By Erinn Sweet
Originally published August 16, 2020

Fermented foods have been around since ancient times and act as staple foods throughout many cultures and nations. The process of fermentation preserves fresh fruits, vegetables, and protein sources and provides a longer shelf life. Fermented foods are essential for those who rely on gardening or farming to feed their families, as they act as a major food source during times of the year when production is impossible because of the frozen ground. Many Cincinnatians are familiar with the Bavarian-associated topping, sauerkraut, consisting of two simple ingredients, cabbage and salt. When Germans migrated to the United States, they brought with them this classic German food. Likewise, Appalachians brought their favorite topping or condiment, too, when they migrated to various cities throughout the United State—chow chow.

My mother and grandmother kept telling me I needed to write about my Granny Rowland’s chow chow. “They used to put this stuff on everything.” I wasn’t sure if they were talking about a chocolatey dessert or dog food at first so, naturally, I inquired, “What’s that?” According to my grandmother, “you could put just about anything in it. Tomata, cabbage, onion, peppers, salt, vinegar—well, really you could put anything from your garden.” I may have had it in some form or another—but I had never knowing had chow chow. Unfortunately, they were unable to locate the recipe in my childhood home’s attic so I had to do the second-best thing and Google search an authentic recipe based off of what my mother and grandmother explained to me.

Pro tip: if you want to Google search chow chow, be sure to type in “chow chow dish” or else you will be met with images of an adorable dog breed.).

I finally stumbled upon a Southern Plate article and recipe by Joyce Bacon called “Granny’s Chow-Chow.” Here is the link to the full article if you want to delve deeper. Essentially, Joyce tells the story about her Alabama-born, Kentucky-wed, West Virginian-raised grandmother who was brought up tending to and eating from a garden. Bacon explains that at the end of the growing season, families would chop up an emulsion of left-over vegetables (typically the ones that lasted throughout the fall) and ferment the small bits into jars with salt, vinegar, and spices—not a scrap was wasted.

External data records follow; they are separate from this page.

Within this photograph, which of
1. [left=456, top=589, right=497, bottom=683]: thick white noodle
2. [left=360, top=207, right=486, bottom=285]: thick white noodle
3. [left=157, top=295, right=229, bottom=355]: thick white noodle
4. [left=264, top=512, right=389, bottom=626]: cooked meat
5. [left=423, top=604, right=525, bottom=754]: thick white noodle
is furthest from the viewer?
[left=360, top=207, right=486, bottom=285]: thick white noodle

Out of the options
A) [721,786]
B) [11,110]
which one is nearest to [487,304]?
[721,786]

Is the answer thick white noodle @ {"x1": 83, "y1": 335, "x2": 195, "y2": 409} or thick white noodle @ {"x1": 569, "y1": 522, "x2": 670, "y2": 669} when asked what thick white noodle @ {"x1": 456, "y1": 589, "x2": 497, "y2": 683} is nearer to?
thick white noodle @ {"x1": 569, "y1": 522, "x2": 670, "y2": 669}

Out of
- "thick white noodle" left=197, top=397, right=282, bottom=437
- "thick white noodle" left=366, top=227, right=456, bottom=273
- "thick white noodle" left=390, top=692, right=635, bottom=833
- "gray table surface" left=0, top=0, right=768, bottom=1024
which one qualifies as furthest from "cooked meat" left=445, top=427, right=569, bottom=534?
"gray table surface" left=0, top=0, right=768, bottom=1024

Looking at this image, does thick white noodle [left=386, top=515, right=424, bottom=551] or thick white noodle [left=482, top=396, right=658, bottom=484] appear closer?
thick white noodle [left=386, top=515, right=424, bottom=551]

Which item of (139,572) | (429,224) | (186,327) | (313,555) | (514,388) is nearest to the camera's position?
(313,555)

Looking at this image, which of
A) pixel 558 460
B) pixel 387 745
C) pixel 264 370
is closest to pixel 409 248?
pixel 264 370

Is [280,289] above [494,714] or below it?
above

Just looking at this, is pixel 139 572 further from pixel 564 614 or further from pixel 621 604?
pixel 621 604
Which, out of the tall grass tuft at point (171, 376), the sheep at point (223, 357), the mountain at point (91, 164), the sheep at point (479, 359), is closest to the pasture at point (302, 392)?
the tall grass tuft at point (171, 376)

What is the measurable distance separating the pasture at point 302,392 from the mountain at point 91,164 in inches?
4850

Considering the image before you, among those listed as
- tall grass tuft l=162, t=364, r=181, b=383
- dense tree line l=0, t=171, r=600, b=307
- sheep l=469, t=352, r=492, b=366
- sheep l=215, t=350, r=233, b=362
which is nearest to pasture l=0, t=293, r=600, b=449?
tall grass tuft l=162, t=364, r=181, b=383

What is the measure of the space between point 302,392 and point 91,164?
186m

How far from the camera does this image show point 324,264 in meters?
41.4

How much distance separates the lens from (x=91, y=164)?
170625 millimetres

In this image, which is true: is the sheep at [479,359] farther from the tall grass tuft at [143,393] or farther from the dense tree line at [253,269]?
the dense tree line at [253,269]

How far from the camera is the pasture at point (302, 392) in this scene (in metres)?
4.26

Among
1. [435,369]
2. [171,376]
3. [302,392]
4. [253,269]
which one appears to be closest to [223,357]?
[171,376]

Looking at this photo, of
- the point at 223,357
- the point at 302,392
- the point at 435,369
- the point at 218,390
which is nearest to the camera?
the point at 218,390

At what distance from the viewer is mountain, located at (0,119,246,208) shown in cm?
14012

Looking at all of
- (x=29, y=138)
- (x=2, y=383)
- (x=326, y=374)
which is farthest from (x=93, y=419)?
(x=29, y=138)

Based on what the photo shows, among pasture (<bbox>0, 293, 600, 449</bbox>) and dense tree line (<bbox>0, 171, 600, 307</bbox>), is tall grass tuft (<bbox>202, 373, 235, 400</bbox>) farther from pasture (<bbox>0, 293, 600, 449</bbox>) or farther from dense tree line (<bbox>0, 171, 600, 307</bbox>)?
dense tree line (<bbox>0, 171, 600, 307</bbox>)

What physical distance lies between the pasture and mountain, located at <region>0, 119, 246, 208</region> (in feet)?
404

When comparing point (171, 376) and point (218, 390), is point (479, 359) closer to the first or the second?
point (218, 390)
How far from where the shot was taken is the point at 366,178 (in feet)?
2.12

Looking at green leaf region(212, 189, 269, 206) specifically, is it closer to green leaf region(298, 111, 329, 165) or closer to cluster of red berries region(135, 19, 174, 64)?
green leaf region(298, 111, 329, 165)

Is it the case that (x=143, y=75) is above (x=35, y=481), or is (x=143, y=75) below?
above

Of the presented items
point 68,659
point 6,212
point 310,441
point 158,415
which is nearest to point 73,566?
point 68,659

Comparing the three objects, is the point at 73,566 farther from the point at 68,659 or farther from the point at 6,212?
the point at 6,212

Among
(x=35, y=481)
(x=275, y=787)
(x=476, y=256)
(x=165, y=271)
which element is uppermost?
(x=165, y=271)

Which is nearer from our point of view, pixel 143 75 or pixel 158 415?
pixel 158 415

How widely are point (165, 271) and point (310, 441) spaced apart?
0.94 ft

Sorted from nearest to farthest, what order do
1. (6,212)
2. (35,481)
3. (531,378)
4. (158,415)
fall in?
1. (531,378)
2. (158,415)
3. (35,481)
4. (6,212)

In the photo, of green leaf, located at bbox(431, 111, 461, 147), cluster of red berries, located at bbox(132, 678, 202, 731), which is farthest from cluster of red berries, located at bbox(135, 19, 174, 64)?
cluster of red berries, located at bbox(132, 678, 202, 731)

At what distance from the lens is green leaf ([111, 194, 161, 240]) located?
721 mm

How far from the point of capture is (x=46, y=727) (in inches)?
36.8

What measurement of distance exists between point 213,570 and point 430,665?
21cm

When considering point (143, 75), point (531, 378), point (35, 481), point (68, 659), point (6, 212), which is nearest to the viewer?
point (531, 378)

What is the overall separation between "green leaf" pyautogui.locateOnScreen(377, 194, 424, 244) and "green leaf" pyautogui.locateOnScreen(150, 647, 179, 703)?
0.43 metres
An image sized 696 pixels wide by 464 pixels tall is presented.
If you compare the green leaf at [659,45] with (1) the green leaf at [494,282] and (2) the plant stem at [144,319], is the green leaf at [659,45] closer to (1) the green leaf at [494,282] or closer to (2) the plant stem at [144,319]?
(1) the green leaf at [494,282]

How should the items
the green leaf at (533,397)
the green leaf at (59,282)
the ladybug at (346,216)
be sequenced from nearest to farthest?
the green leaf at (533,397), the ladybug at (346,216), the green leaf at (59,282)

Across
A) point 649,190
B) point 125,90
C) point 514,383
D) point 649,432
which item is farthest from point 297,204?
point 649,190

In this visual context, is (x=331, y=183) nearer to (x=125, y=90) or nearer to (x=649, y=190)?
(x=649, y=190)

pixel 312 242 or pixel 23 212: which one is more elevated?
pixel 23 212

Like Joyce Bacon mentions in her article, there is no definitive recipe for chow chow; it is reliant upon one’s crop yield any given year and every family raised different vegetables. Much like other fermented foods, chow chow is made in crocks or some porcelain or glass bowl. “I remember Granny making sauerkraut and chow chow in this big crock,” my grandmother reminisced about her grandmother. Appalachia has a strong tie to agriculture. Many families have raised, and continue to raise, small gardens to feed their families and neighbors.

As for how to eat chow chow, there is truly no wrong way to eat it. Mix it up with soup beans or throw it on top of a sandwich or hot dog. This garden-fresh relish is a great way to incorporate local vegetables into everyday meals. Many towns and communities have convenient access to vegetables during the winter months and canning leftovers from the garden is largely a thing of the past. If you don’t have access to a garden, try picking up some seasonal and local vegetables at your nearest farmers market and try making Joyce Bacon’s “Granny’s Chow Chow” for yourself.


  • 12 medium onions 4 cups
  • 1 medium head of cabbage 4 cups
  • 10 green tomatoes 4 cups
  • 12 green bell peppers
  • 6 sweet red bell peppers
  • ½ cup coarse salt
  • 6 cups granulated sugar
  • 2 T mustard seed
  • 1 T celery seed
  • 1 ½ tsp. turmeric
  • 4 cups white vinegar
  • 2 cups water


  1. Chop vegetables finely using food processor or grinder. Place chopped vegetables in porcelain or glass container; sprinkle with the salt; cover and let stand overnight.
  2. Place vegetables in large colander and rinse very well under cold running water. (divide into smaller batches if necessary)
  3. Drain thoroughly and place in large stockpot. Combine remaining ingredients and pour over chopped vegetables. Heat to boiling and then boil 4 minutes. Ladle into clean pint jars which have been sterilized in boiling water. Seal with sterilized lids according to manufacturers instructions. Process in boiling water bath for 10 minutes.
  4. Makes approx. 8 pints.

Erinn Sweet is the Communications Specialist for the Urban Appalachian Community Coalition.